AIで「この議題は会議が必要か」を判断させる
会議を開く前に、そもそもその議題が会議を必要としているかをAIに判断させる。これは意外と効果がある。
以下のような基準をAIに与えて判断させる。会議が必要なのは、リアルタイムの議論が必要な場合、複数の関係者の合意形成が必要な場合、感情的・デリケートな話題を扱う場合だ。一方、会議が不要(非同期で対応可能)なのは、一方的な情報共有の場合、Yes/Noで回答できる承認事項の場合、個人作業の進捗報告の場合だ。
以下のプロンプトで、AIに会議の必要性を判断させることができる。
以下の会議アジェンダを分析して、各議題について「会議での議論が必要か」「非同期コミュニケーション(チャット・メール・ドキュメント共有)で対応可能か」を判断してください。
判断基準:
– リアルタイムの双方向の議論が必要 → 会議が必要
– 複数人の合意形成が必要 → 会議が必要
– 感情的配慮が必要なテーマ → 会議が必要
– 一方的な情報共有 → 非同期で可
– 承認のみ(Yes/No) → 非同期で可
– 各自の進捗報告 → 非同期で可
出力形式:
各議題について以下を記載
– 議題名
– 判定:会議が必要 / 非同期で可
– 理由(1〜2文)
– 非同期で可の場合:推奨される代替手段(Slack投稿、メール、共有ドキュメントへの記入など)
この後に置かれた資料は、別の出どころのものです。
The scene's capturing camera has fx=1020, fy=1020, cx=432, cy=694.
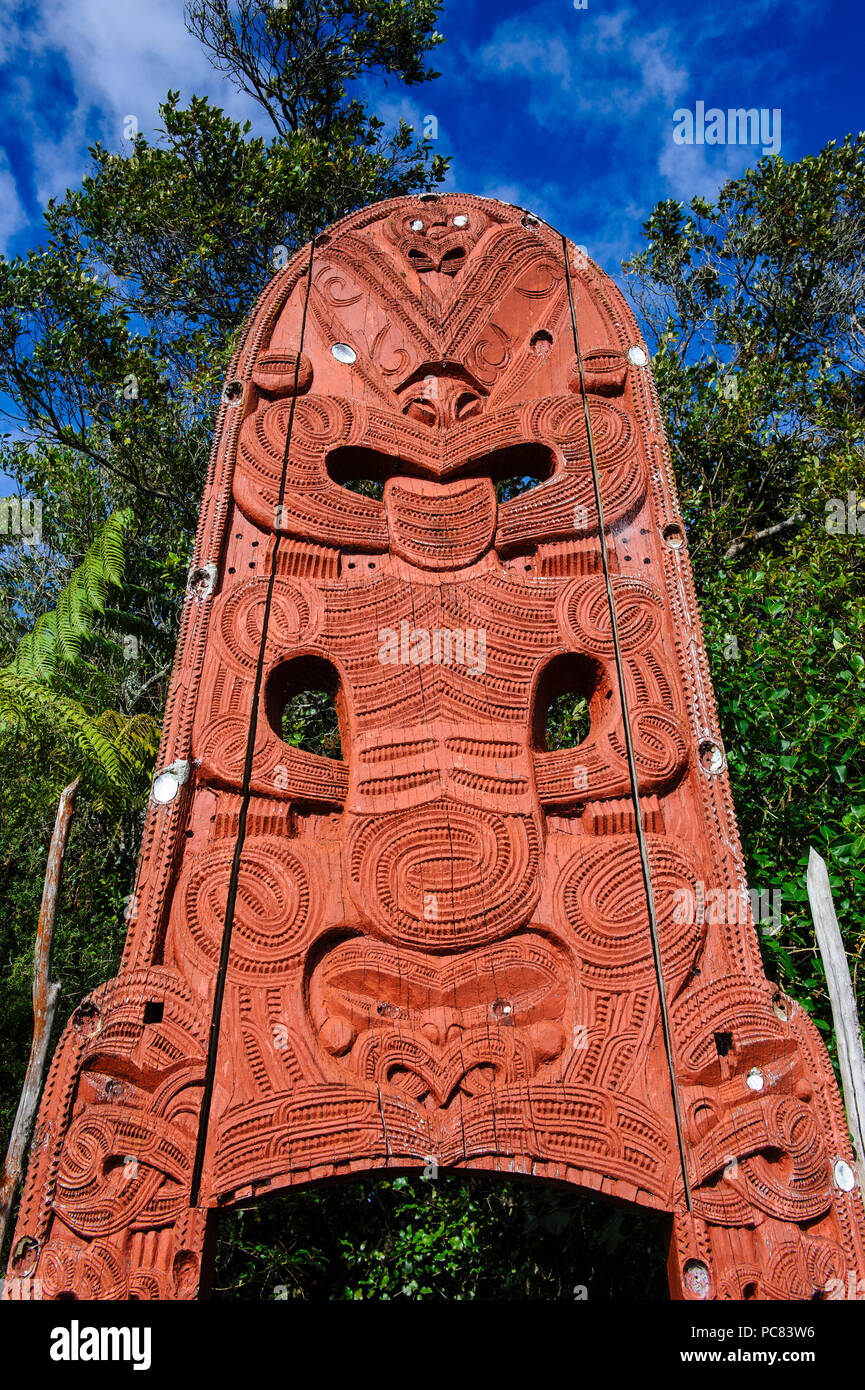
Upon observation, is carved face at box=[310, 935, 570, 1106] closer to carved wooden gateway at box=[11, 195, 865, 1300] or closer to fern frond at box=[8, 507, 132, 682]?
carved wooden gateway at box=[11, 195, 865, 1300]

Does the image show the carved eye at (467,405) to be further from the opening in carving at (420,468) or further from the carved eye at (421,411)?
the carved eye at (421,411)

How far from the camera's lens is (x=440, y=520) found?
442 cm

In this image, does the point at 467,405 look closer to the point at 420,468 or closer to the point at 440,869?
the point at 420,468

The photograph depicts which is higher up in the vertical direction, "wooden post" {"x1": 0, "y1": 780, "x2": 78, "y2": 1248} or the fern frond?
the fern frond

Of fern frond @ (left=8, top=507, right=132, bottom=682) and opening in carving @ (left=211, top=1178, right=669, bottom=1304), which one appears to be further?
fern frond @ (left=8, top=507, right=132, bottom=682)

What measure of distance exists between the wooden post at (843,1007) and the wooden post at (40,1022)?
3369 mm

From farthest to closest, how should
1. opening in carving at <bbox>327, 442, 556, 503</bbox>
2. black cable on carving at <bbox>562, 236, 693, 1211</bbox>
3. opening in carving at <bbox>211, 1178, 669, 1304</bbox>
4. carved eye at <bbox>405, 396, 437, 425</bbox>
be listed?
opening in carving at <bbox>211, 1178, 669, 1304</bbox> → carved eye at <bbox>405, 396, 437, 425</bbox> → opening in carving at <bbox>327, 442, 556, 503</bbox> → black cable on carving at <bbox>562, 236, 693, 1211</bbox>

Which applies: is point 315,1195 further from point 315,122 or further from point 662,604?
point 315,122

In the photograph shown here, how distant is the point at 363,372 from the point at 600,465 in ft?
4.06

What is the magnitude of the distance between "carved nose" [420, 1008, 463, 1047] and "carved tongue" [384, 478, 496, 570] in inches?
72.3

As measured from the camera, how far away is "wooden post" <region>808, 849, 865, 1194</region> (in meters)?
4.00

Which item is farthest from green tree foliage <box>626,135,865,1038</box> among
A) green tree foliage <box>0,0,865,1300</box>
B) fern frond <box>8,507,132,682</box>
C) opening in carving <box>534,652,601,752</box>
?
fern frond <box>8,507,132,682</box>

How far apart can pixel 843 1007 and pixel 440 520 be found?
2622 millimetres

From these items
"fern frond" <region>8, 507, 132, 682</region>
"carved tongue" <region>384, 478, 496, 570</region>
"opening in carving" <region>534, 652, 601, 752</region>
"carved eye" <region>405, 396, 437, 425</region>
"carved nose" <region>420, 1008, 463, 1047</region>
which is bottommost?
"carved nose" <region>420, 1008, 463, 1047</region>
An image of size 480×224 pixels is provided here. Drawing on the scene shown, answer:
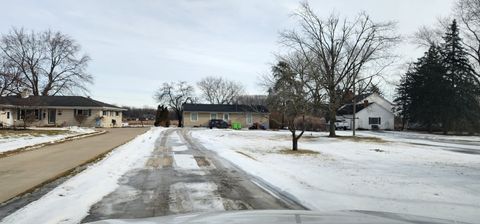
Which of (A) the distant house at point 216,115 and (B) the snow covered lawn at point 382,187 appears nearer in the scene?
(B) the snow covered lawn at point 382,187

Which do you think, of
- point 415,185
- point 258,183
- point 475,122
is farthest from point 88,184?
point 475,122

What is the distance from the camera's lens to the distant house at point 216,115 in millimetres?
72312

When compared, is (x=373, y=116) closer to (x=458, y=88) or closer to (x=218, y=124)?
(x=458, y=88)

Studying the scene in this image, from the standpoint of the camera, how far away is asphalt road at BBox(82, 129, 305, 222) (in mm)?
7777

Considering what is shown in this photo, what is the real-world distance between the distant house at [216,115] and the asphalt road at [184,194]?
190ft

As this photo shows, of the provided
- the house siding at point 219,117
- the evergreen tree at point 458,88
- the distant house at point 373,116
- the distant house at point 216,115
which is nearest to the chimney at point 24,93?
the distant house at point 216,115

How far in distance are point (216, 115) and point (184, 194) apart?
6429 centimetres

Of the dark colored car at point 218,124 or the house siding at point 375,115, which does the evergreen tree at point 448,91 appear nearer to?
the house siding at point 375,115

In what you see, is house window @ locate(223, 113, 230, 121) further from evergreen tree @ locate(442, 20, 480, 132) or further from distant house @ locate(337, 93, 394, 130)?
evergreen tree @ locate(442, 20, 480, 132)

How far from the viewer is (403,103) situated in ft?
224

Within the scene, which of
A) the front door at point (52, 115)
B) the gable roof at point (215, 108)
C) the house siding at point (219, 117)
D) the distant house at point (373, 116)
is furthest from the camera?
the gable roof at point (215, 108)

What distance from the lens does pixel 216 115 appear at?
242ft

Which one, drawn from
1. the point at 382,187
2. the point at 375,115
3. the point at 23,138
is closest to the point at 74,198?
the point at 382,187

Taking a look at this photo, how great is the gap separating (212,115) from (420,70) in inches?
1214
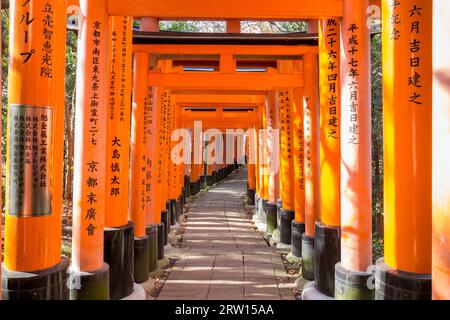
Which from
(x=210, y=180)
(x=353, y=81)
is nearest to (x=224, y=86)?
(x=353, y=81)

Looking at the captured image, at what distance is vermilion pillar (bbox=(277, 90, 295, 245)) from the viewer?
904 centimetres

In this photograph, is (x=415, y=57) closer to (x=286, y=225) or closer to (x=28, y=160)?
(x=28, y=160)

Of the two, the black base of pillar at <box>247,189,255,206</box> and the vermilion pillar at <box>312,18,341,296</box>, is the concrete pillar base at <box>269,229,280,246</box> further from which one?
the black base of pillar at <box>247,189,255,206</box>

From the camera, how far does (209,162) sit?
1142 inches

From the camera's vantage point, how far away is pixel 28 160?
3.09 m

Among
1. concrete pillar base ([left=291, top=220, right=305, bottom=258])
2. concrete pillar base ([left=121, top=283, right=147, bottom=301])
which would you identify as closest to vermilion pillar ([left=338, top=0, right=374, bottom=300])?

最後に、会議全体の推奨時間(不要な議題を除いた場合の見積もり時間)を算出してください。
【アジェンダ】
(ここにアジェンダを貼り付け)このプロンプトを使って、会議の前にアジェンダをAIに分析させる。すると、「この5つの議題のうち、会議で議論が必要なのは2つだけ。残り3つはSlackで共有すれば十分」といった判定が返ってくる。
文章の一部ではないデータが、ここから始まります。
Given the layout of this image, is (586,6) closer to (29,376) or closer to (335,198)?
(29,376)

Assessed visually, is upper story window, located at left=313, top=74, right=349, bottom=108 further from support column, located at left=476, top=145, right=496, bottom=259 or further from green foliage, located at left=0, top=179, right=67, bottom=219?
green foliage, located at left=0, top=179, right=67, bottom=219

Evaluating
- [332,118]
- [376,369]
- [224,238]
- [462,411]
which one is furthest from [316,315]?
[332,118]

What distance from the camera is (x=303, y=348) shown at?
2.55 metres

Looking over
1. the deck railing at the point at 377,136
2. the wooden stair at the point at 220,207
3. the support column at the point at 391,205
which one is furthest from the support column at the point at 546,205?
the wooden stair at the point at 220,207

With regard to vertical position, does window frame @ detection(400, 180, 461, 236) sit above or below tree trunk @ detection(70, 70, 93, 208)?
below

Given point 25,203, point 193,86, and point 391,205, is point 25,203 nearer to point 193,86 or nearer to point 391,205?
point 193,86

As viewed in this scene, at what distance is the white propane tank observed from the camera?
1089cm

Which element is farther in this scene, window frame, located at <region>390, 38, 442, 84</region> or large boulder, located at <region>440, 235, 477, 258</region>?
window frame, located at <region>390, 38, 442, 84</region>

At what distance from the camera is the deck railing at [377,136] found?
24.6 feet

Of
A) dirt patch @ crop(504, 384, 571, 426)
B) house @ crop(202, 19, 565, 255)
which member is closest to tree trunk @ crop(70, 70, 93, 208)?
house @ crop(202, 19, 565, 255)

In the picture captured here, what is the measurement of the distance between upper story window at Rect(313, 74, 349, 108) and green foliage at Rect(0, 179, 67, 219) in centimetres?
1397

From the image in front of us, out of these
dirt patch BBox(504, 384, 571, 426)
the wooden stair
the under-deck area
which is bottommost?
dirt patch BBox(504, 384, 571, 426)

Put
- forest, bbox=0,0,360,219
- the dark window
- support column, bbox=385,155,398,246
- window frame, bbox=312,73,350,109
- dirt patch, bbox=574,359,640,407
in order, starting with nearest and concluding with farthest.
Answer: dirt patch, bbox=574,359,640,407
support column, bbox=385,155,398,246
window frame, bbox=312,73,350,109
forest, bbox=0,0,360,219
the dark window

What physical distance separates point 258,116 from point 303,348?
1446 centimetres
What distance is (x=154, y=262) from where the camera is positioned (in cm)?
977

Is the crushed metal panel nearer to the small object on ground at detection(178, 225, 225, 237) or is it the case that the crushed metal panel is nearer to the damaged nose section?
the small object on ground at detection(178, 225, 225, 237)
実際にこれを導入したクライアント企業では、週5回の会議が週3回に減った。そして驚くことに、業務効率は下がるどころか上がった。会議が減ったことで、各自が集中して仕事に取り組む時間が増えたからだ。
非同期コミュニケーションへの移行
不要な会議を減らすための具体的な代替手段として、非同期コミュニケーションの仕組みを整備しよう。
進捗報告はSlack/チャットワークの定型投稿に置き換える。毎朝の朝礼で一人ずつ進捗を報告する代わりに、決まった時間にSlackの専用チャンネルに投稿するルールにする。フォーマットは統一しておく。「今日の予定」「昨日の成果」「困っていること」の3項目で十分だ。
承認事項はドキュメントベースで行う。「この予算を承認してください」「この施策を実行していいですか」といった承認事項は、GoogleドキュメントやNotionに提案書を書いて、コメント欄で承認を取る形にする。わざわざ30分の会議を開いて「いいですよ」と言うのは、全員の時間の無駄だ。
情報共有はLoom(動画)で行う。「新しいツールの使い方を説明したい」「プロジェクトの全体像を共有したい」といった一方向の情報共有には、Loom(画面録画ツール)が最適だ。5分の動画を撮って共有するだけで、30分の説明会議が不要になる。しかも、動画は好きなタイミングで見られるし、倍速再生もできる。
非同期コミュニケーションへの移行は、特にリモートワークを取り入れている企業にとって効果が大きい。タイムゾーンの異なるメンバーがいる場合はなおさらだ。全員が同じ時間に集まる必要がなくなるので、スケジュール調整のストレスも激減する。
ただし、注意点もある。非同期コミュニケーションは「テキストベース」になりがちなので、ニュアンスが伝わりにくい。感情的な話題や、複雑な意思決定は、やはり同期的な会議のほうが適している。すべてを非同期にするのではなく、「この議題は非同期で十分か、同期が必要か」をAIで判断させたうえで、適切に使い分けることが大切だ。
会議の数を減らし、残った会議はAIで議事録を自動化する。この2つのアプローチを組み合わせることで、会議に関わる時間コストは劇的に削減される。私のクライアント企業では、この方法で月間30時間以上の工数削減を達成した例もある。月30時間ということは、約4営業日分だ。これだけの時間を本来の業務に使えるようになれば、生産性が上がらないはずがない。